"That interplay and innovation comes out best when one person is able to
work through it all. Not a team. Teams are needed due to project deadlines,
scope, etc. Teams are the norm, true, but the ideal is still one person. I
very rarely see teams innovate. I often see single designers innovate." --
I love ya man, but this point I REALLY have to disagree with. My experience
here at Motorola Enterprise Mobility is that innovation is best done in
groups. The cathartic energy of a design studio environment breeds
innovation better than any other I have been in.
Case in point, I just submitted a patent application b/c myself and an ID
were working on a problem. Through our discussing and sketching, and going
back and forth a new innovation occurred that is patentable & licensable and
actually valuable. The event would have never occurred otherwise.
I hate working alone. I loathe it. I'm in a position right now, where I'm
the only IxD in my group and I'm suffering from it. (Wanna job, email me ...
please be a "D"esigner ... no PhD's, reserachers, and usability experts).
I also disagree with your contention that you can't have specialization and
bring specialists together to create a better whole. I have done great work
where I directed from the point of view of IxD working with a visual
designer or other form-making designer.
Now where I do agree with you that Interaction Designers need to be
competent in form-making, no doubt. It is the only way we can lead and
collaborate with form-makers when being a part of the design process.
I think you are overstating your position a tad and not really thinking
about the total eco-system for interaction design today and tomorrow.

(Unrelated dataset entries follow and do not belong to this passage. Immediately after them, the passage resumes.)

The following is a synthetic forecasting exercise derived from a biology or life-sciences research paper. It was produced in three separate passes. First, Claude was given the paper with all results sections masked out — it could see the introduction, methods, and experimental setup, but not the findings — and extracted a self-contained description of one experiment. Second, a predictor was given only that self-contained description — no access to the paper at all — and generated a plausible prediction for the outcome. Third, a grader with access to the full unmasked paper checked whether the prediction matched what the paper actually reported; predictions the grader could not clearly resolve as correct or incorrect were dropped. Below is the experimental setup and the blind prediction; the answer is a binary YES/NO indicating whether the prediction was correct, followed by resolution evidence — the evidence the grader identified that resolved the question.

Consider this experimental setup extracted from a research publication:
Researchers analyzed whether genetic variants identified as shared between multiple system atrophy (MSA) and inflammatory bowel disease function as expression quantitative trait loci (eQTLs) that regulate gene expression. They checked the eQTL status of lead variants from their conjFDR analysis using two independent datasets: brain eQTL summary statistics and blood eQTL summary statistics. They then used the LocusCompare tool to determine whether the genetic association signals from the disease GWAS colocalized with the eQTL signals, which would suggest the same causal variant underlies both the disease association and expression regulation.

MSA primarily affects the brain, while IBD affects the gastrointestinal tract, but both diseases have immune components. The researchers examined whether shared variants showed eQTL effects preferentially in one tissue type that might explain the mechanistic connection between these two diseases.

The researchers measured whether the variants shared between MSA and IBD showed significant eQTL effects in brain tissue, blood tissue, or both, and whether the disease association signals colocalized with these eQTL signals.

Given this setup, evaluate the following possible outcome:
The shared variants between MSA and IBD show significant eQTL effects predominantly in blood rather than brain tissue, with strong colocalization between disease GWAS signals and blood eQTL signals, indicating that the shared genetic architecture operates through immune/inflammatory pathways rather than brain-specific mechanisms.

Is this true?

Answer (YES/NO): NO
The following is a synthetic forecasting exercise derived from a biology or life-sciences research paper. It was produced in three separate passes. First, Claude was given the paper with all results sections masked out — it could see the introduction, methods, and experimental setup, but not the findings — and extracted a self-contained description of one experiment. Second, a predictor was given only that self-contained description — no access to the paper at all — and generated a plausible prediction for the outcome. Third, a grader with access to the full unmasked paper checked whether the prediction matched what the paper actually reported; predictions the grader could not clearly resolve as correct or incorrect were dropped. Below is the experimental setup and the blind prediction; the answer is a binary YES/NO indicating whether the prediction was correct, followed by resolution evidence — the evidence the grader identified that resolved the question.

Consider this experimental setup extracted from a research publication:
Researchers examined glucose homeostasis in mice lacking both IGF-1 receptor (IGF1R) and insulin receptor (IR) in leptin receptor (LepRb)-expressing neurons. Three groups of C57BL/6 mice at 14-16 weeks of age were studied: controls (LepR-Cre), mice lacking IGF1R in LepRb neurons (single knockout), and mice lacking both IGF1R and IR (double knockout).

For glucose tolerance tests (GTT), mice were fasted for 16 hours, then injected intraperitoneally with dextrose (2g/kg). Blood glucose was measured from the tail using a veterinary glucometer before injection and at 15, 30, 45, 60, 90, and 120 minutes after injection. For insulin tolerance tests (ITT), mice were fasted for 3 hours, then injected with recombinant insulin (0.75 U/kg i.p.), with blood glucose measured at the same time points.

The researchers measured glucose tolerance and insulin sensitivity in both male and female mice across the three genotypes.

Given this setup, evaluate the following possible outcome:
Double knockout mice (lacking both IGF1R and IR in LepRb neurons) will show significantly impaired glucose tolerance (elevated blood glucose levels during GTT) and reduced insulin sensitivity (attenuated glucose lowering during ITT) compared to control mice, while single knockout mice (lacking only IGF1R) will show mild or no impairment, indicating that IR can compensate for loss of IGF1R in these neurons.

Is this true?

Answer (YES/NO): NO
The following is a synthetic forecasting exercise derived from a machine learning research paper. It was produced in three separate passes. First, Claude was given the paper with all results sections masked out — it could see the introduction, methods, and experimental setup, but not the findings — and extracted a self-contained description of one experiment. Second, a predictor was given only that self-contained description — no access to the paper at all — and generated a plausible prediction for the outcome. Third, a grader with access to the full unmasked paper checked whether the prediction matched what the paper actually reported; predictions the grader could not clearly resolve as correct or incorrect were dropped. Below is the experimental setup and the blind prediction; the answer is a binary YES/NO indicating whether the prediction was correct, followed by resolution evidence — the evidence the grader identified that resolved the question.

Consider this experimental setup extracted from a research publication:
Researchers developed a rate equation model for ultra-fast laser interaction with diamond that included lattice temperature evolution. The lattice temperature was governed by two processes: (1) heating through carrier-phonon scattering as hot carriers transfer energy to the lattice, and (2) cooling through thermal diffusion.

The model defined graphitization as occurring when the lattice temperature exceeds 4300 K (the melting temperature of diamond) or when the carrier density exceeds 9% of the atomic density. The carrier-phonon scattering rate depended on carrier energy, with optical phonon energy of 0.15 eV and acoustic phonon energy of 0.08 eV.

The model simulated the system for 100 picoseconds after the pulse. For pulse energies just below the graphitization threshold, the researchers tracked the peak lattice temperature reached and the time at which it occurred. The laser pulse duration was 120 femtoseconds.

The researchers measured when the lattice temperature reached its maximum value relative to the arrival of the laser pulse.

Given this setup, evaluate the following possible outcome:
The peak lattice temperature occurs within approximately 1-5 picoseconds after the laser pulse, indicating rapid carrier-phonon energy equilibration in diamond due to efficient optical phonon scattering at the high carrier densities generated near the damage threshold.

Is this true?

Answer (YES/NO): NO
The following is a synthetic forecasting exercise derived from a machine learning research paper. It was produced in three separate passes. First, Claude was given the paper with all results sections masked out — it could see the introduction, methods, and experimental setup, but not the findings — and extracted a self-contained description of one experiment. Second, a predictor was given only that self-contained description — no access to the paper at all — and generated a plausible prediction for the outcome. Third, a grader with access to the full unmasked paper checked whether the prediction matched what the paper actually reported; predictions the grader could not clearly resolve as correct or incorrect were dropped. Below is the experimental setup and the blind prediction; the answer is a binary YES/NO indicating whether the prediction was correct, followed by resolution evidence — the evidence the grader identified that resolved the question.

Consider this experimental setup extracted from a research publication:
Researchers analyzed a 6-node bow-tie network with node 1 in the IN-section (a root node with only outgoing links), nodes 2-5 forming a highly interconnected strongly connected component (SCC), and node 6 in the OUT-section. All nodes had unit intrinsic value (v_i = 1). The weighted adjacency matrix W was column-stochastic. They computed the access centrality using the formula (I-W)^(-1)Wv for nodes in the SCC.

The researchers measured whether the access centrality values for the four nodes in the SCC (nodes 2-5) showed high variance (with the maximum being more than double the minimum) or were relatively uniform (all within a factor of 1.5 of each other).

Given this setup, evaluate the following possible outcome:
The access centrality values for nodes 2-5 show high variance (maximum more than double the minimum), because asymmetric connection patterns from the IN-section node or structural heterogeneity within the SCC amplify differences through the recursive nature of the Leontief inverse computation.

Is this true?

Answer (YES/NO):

I agree that "it isn't so hard" to learn basic type, layout and color theory
(for example); couple that with shape, texture, sound, and spatial theories
of ID (my IxD environment) it starts to become a lot, but not hard. But even
you yourself said that what makes the designer special over the usability
expert is that they've been doing this craft "year on year". It is exactly
that point. Yes, I can "learn" theory, but to become practiced in the crafts
associated with them ARE time consuming (not hard, but definitely time
consuming). They also (and this is the kicker) require learning
interpretation skills. Knowing that 5px separation isn't enough negative
space vs. 10px which is just right takes a lot of practice and here's the
kicker ... waiting for it ... MENTORSHIP!!!!!
Reading a book and putting it on your web site once isn't going to do it.
Crafts require attention to detail, which requires a master's eye to guide
For example, even after 8 weeks of a sketching class, I still can't look at
a cube (the basic component of ID sketching) and tell you if it is right or
not. Maybe, I'm an idiot, but it seemed to me that those that can do this,
can b/c they have spent 100's of hours drawing, critiquing and building with
the elements involved.
I do think we need to have a broad swath of skills and form-making skills
are REALLY important, but I do also believe that form-making in and of
itself is NOT the primary skill or theory we as interaction designers need
Neither is psychology (btw)
I would answer this another way. Since Bill Buxton is one of my models of
directions for my career. Heading towards being a Leo is definitely on my
radar and I would say might be a good idea for many of us in practice.
I would also point to the non-direct aspects of Leo-ism: do more!
I often look for tangential criteria when hiring: multi-lingual, well
traveled, hobbies, into music, etc. This to me speaks to the Leo-ism that I
admire more than whether or not I can paint, sculpt and architect.